Other ones that I want to talk about are ZigBee and Z-Wave. They have long range and low battery consumption, which makes them perfect for IoT. A lot of devices like switches, detectors etc. operate on one of these two. So if you want to use one of those devices, you need a hub to “translate” the z-protocol to WiFi, so they may connect to the internet, and ultimately, your phone.
That’s where smart hubs come into play. Their goal is to combine devices from different companies and protocols and enable controlling them using just one app. The main ones are Wink, Harmony and Smartthings. All 3 work with many different companies and protocols. Harmony stands out because it also combines infrared, which means it can replace remotes for TV or AC that you already have in your house. Smartthings from Samsung on the other hand have allowed the community to write handlers for devices that aren’t officially supported, so if you want to do a little bit of DIY you can gain access to many devices that aren’t supported anywhere else.
HomeKit is smart home platform released by Apple in 2014. You control it on an iPhone, iPad, Apple Watch or from Mojave - also on Macs. The UI is simple and aesthetically pleasing, and it’s been adding lot of devices under its belt recently. Apple puts strong emphasis on security, which is definitely a plus. The downside is that you need to have Apple TV or a HomePod in your house to setup automation or access the system remotely. Also the possible automations are simpler and more restrictive than those offered by the competition.
Voice assistants are tricky. They are an essential part of a smart home and they might work as a platform, but they work best with other platforms. There are 3 main voice assistants: Alexa from Amazon, Google Assistant from Google, and Siri from Apple.
Siri is the newest in the smart home space and the most underdeveloped of all 3. It is a part of the HomeKit ecosystem mentioned above. You can use it on your phone, or buy a pricey HomePod and set it up as HomeKit hub.
Alexa is the oldest one and has the biggest number of integrations. There is an app that you can use to control connected devices, but the focus is on voice input. Its automations are also limited in comparison with dedicated hubs. If you’re willing to create some code, you can even write your own integrations using Amazon AWS.
Google Home is newer, so its compatible devices list is not very long, but what it loses in number of integrations it gains in smart solutions. Its AI is more refined than Amazon’s, and it can perform web search much, much better. However as a smart home system it’s not great - you cannot control devices by any app, and there are no automations possible. It works, however, with the dedicated smart home hubs mentioned before (Alexa does that too), so you can treat it like an additional device.

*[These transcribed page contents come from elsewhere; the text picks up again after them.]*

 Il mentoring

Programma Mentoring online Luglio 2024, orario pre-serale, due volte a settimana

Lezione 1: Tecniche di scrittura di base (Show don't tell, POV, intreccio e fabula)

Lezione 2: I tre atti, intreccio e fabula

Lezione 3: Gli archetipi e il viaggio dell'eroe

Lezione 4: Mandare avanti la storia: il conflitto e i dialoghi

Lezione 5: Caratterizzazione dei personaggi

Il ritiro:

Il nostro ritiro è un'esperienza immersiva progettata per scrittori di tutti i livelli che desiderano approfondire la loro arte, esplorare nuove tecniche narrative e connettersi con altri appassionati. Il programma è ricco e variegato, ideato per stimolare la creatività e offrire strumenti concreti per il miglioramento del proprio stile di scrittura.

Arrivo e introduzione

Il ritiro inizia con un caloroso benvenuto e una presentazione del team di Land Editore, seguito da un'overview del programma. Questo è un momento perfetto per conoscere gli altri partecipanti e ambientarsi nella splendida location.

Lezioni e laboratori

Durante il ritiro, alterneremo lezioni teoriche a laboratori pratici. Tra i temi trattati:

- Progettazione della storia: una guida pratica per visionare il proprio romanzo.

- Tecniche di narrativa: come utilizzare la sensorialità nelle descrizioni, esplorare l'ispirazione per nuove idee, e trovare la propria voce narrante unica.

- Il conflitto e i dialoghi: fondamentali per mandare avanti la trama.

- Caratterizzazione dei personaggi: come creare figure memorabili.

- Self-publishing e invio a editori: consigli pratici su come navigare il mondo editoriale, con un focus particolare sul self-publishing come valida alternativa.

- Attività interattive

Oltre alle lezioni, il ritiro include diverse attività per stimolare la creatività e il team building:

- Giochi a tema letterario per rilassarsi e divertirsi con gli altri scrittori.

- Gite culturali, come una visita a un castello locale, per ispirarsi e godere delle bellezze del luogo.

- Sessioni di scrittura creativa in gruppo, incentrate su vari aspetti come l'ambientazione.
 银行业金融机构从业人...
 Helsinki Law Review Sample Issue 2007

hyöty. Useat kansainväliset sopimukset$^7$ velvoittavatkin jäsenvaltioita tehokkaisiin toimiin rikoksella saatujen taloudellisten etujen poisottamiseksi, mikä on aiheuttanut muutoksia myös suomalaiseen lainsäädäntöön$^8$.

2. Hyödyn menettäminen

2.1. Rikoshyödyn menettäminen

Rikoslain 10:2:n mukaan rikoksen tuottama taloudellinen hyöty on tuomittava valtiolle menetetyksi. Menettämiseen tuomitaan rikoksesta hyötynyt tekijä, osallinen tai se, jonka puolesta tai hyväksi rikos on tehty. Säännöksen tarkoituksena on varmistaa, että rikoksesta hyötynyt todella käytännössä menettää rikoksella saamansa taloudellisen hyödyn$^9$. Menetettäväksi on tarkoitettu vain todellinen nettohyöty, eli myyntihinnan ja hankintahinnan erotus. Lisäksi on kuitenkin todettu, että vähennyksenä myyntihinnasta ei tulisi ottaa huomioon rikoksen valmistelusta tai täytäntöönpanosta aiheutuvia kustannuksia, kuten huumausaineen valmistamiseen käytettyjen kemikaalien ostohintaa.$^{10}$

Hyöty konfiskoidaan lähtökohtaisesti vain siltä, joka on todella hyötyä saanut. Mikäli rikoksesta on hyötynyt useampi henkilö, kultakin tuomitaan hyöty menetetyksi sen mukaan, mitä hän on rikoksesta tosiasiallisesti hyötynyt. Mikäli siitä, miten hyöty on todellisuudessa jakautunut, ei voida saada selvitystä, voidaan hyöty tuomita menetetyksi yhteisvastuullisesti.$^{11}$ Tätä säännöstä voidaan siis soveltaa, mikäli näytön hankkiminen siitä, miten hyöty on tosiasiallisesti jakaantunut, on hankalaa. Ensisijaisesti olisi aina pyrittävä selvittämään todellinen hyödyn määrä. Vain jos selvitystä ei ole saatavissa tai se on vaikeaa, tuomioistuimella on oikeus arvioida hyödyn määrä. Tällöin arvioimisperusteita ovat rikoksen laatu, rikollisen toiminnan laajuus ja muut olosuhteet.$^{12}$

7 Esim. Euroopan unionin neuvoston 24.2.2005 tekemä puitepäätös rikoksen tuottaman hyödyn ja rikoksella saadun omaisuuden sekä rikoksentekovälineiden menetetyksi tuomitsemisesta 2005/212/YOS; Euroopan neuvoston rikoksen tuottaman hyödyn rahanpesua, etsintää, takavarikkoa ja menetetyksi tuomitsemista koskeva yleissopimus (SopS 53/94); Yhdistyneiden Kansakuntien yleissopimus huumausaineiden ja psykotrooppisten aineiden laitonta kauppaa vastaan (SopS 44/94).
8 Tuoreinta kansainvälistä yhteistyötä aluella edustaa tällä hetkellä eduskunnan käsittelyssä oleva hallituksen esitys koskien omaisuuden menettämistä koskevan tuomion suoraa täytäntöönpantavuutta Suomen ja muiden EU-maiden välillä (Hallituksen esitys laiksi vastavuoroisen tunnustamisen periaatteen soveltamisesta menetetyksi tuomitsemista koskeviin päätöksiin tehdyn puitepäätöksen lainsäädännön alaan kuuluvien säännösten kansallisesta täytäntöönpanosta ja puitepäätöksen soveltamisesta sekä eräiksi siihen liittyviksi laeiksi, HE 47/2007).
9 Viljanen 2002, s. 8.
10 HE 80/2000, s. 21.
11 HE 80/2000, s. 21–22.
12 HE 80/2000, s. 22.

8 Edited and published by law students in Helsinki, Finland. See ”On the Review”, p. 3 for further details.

Your choice of assistant will mainly come down to platform you like the most. Want to order stuff on Amazon by voice? Go with Alexa. If you’re into the G-suite and YouTube, you’ll probably want Google Assistant. And if you own lot of Apple products, HomePod might be a good choice for you.
If getting your hands dirty and doing it all by yourself sounds good to you, you can achieve arguably the most with a DIY approach. The biggest, most supported platform for smart home tinkering enthusiasts is called Home Assistant. To use it, you need to download it from Github, and set it up on a small computer, like a Raspberry Pi. It’s quite a hassle, but the best part about it is that the software is 100% free.
This software is open-source, so there are a ton of cool scripts and integrations written by somebody. So with a little of know-how, you might build yourself a platform that works with pretty much anything. It takes, however, some time and skill.
So in the end, your platform choice will boil down to what end devices you want in your smart home. Think about which switches, bulbs, thermostats, voice assistants look most appealing to you, and then see what they integrate with. All of the platforms listed have their pros and cons, and figuring out what is important for you is crucial.